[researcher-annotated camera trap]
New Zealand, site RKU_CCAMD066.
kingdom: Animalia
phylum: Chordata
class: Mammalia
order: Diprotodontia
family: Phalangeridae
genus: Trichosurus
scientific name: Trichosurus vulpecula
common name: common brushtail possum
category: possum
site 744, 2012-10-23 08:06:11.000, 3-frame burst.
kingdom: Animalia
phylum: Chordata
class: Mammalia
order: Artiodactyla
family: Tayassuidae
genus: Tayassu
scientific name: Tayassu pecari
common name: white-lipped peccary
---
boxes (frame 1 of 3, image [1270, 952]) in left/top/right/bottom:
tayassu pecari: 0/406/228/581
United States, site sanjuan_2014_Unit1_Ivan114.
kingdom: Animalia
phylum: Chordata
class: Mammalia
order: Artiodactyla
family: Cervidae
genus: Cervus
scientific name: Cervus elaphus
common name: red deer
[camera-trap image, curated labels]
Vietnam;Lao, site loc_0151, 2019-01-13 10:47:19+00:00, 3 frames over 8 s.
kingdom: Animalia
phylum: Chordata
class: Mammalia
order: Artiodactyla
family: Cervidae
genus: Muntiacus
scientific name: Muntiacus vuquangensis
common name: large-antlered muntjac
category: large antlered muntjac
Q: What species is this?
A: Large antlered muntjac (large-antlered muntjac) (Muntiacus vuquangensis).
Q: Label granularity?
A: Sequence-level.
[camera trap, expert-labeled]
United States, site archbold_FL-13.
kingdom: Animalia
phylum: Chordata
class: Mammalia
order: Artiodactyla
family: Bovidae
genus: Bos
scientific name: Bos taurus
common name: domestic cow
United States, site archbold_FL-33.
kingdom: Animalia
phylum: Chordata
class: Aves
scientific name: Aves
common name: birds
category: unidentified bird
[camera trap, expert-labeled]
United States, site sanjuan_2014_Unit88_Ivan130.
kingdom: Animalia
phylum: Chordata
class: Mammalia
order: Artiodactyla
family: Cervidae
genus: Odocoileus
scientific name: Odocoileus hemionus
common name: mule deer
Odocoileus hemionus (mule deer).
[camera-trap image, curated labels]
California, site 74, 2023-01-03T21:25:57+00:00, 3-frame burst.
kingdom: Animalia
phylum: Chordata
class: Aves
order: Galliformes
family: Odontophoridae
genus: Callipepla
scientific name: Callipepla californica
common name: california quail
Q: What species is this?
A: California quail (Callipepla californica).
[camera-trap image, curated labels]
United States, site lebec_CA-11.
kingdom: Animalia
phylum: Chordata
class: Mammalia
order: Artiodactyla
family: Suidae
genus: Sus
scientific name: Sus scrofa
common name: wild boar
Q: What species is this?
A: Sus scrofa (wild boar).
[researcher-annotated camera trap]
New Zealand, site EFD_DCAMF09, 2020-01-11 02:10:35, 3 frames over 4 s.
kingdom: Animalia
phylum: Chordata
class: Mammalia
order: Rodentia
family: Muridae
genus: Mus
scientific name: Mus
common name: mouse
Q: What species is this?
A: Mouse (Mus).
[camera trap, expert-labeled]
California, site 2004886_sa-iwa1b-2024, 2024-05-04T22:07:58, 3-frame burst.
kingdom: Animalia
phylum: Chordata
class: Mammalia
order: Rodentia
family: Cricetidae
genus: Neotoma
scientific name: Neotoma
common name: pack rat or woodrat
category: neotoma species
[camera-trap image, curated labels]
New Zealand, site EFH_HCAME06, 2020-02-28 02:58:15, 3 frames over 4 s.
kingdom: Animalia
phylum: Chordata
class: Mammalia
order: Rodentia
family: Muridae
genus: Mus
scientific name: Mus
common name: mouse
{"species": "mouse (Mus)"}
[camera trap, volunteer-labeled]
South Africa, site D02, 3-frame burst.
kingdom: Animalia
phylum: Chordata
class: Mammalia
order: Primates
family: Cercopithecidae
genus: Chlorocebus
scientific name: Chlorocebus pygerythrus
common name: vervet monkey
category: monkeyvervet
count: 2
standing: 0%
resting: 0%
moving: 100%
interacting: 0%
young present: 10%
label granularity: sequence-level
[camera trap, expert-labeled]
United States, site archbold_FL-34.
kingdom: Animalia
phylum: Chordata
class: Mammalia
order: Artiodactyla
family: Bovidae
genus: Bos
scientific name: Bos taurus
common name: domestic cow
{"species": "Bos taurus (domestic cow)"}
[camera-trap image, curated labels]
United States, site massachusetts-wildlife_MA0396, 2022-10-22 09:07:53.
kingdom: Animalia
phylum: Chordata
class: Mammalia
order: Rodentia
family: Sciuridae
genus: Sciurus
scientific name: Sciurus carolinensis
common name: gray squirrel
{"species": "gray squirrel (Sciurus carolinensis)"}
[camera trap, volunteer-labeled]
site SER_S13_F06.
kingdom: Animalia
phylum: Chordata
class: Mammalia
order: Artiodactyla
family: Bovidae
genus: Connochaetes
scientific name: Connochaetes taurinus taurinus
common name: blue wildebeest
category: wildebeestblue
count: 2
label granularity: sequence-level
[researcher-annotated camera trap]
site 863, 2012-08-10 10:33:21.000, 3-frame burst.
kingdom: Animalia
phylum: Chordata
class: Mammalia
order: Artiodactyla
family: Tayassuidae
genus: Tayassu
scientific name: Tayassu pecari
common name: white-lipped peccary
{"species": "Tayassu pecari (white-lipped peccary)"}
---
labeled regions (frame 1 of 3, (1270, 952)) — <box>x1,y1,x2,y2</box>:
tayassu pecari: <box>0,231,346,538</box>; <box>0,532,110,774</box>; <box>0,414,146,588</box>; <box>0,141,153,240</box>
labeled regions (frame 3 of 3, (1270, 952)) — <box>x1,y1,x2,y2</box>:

What the exercise asks
Output the entries exactly.

Solution for this exercise
[researcher-annotated camera trap]
New Zealand, site RKU_CCAMD066.
kingdom: Animalia
phylum: Chordata
class: Mammalia
order: Diprotodontia
family: Phalangeridae
genus: Trichosurus
scientific name: Trichosurus vulpecula
common name: common brushtail possum
category: possum
site 744, 2012-10-23 08:06:11.000, 3-frame burst.
kingdom: Animalia
phylum: Chordata
class: Mammalia
order: Artiodactyla
family: Tayassuidae
genus: Tayassu
scientific name: Tayassu pecari
common name: white-lipped peccary
---
boxes (frame 1 of 3, image [1270, 952]) in left/top/right/bottom:
tayassu pecari: 0/406/228/581
United States, site sanjuan_2014_Unit1_Ivan114.
kingdom: Animalia
phylum: Chordata
class: Mammalia
order: Artiodactyla
family: Cervidae
genus: Cervus
scientific name: Cervus elaphus
common name: red deer
[camera-trap image, curated labels]
Vietnam;Lao, site loc_0151, 2019-01-13 10:47:19+00:00, 3 frames over 8 s.
kingdom: Animalia
phylum: Chordata
class: Mammalia
order: Artiodactyla
family: Cervidae
genus: Muntiacus
scientific name: Muntiacus vuquangensis
common name: large-antlered muntjac
category: large antlered muntjac
Q: What species is this?
A: Large antlered muntjac (large-antlered muntjac) (Muntiacus vuquangensis).
Q: Label granularity?
A: Sequence-level.
[camera trap, expert-labeled]
United States, site archbold_FL-13.
kingdom: Animalia
phylum: Chordata
class: Mammalia
order: Artiodactyla
family: Bovidae
genus: Bos
scientific name: Bos taurus
common name: domestic cow
United States, site archbold_FL-33.
kingdom: Animalia
phylum: Chordata
class: Aves
scientific name: Aves
common name: birds
category: unidentified bird
[camera trap, expert-labeled]
United States, site sanjuan_2014_Unit88_Ivan130.
kingdom: Animalia
phylum: Chordata
class: Mammalia
order: Artiodactyla
family: Cervidae
genus: Odocoileus
scientific name: Odocoileus hemionus
common name: mule deer
Odocoileus hemionus (mule deer).
[camera-trap image, curated labels]
California, site 74, 2023-01-03T21:25:57+00:00, 3-frame burst.
kingdom: Animalia
phylum: Chordata
class: Aves
order: Galliformes
family: Odontophoridae
genus: Callipepla
scientific name: Callipepla californica
common name: california quail
Q: What species is this?
A: California quail (Callipepla californica).
[camera-trap image, curated labels]
United States, site lebec_CA-11.
kingdom: Animalia
phylum: Chordata
class: Mammalia
order: Artiodactyla
family: Suidae
genus: Sus
scientific name: Sus scrofa
common name: wild boar
Q: What species is this?
A: Sus scrofa (wild boar).
[researcher-annotated camera trap]
New Zealand, site EFD_DCAMF09, 2020-01-11 02:10:35, 3 frames over 4 s.
kingdom: Animalia
phylum: Chordata
class: Mammalia
order: Rodentia
family: Muridae
genus: Mus
scientific name: Mus
common name: mouse
Q: What species is this?
A: Mouse (Mus).
[camera trap, expert-labeled]
California, site 2004886_sa-iwa1b-2024, 2024-05-04T22:07:58, 3-frame burst.
kingdom: Animalia
phylum: Chordata
class: Mammalia
order: Rodentia
family: Cricetidae
genus: Neotoma
scientific name: Neotoma
common name: pack rat or woodrat
category: neotoma species
[camera-trap image, curated labels]
New Zealand, site EFH_HCAME06, 2020-02-28 02:58:15, 3 frames over 4 s.
kingdom: Animalia
phylum: Chordata
class: Mammalia
order: Rodentia
family: Muridae
genus: Mus
scientific name: Mus
common name: mouse
{"species": "mouse (Mus)"}
[camera trap, volunteer-labeled]
South Africa, site D02, 3-frame burst.
kingdom: Animalia
phylum: Chordata
class: Mammalia
order: Primates
family: Cercopithecidae
genus: Chlorocebus
scientific name: Chlorocebus pygerythrus
common name: vervet monkey
category: monkeyvervet
count: 2
standing: 0%
resting: 0%
moving: 100%
interacting: 0%
young present: 10%
label granularity: sequence-level
[camera trap, expert-labeled]
United States, site archbold_FL-34.
kingdom: Animalia
phylum: Chordata
class: Mammalia
order: Artiodactyla
family: Bovidae
genus: Bos
scientific name: Bos taurus
common name: domestic cow
{"species": "Bos taurus (domestic cow)"}
[camera-trap image, curated labels]
United States, site massachusetts-wildlife_MA0396, 2022-10-22 09:07:53.
kingdom: Animalia
phylum: Chordata
class: Mammalia
order: Rodentia
family: Sciuridae
genus: Sciurus
scientific name: Sciurus carolinensis
common name: gray squirrel
{"species": "gray squirrel (Sciurus carolinensis)"}
[camera trap, volunteer-labeled]
site SER_S13_F06.
kingdom: Animalia
phylum: Chordata
class: Mammalia
order: Artiodactyla
family: Bovidae
genus: Connochaetes
scientific name: Connochaetes taurinus taurinus
common name: blue wildebeest
category: wildebeestblue
count: 2
label granularity: sequence-level
[researcher-annotated camera trap]
site 863, 2012-08-10 10:33:21.000, 3-frame burst.
kingdom: Animalia
phylum: Chordata
class: Mammalia
order: Artiodactyla
family: Tayassuidae
genus: Tayassu
scientific name: Tayassu pecari
common name: white-lipped peccary
{"species": "Tayassu pecari (white-lipped peccary)"}
---
labeled regions (frame 1 of 3, (1270, 952)) — <box>x1,y1,x2,y2</box>:
tayassu pecari: <box>0,231,346,538</box>; <box>0,532,110,774</box>; <box>0,414,146,588</box>; <box>0,141,153,240</box>
labeled regions (frame 3 of 3, (1270, 952)) — <box>x1,y1,x2,y2</box>:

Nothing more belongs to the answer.